Start at the line in the entries below that contains "Picture of 25", stop at the line that contains "long green asian", and output exactly the lines in that span, both ends included.

╭─ Information supplied

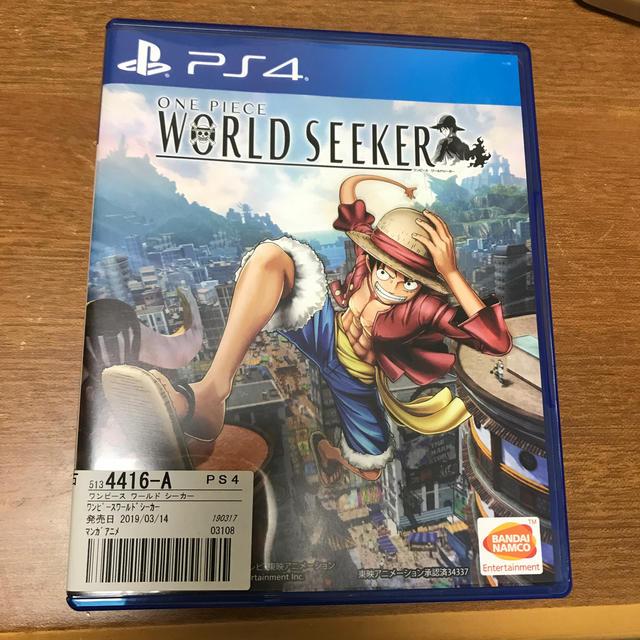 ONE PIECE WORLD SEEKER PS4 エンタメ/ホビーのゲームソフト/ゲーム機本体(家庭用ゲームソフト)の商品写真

╰─
╭─ Information supplied

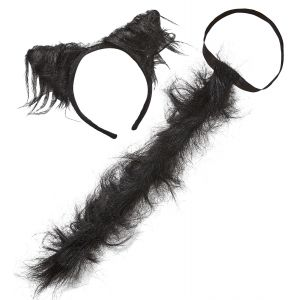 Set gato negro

╰─
╭─ Information supplied

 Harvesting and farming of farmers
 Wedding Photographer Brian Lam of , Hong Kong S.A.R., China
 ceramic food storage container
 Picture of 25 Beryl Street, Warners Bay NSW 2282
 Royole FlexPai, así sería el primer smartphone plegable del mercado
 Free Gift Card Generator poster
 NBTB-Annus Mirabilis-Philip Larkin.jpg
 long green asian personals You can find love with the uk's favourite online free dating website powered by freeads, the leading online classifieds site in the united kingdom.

╰─

Result of this task:
 Picture of 25 Beryl Street, Warners Bay NSW 2282
 Royole FlexPai, así sería el primer smartphone plegable del mercado
 Free Gift Card Generator poster
 NBTB-Annus Mirabilis-Philip Larkin.jpg
 long green asian personals You can find love with the uk's favourite online free dating website powered by freeads, the leading online classifieds site in the united kingdom.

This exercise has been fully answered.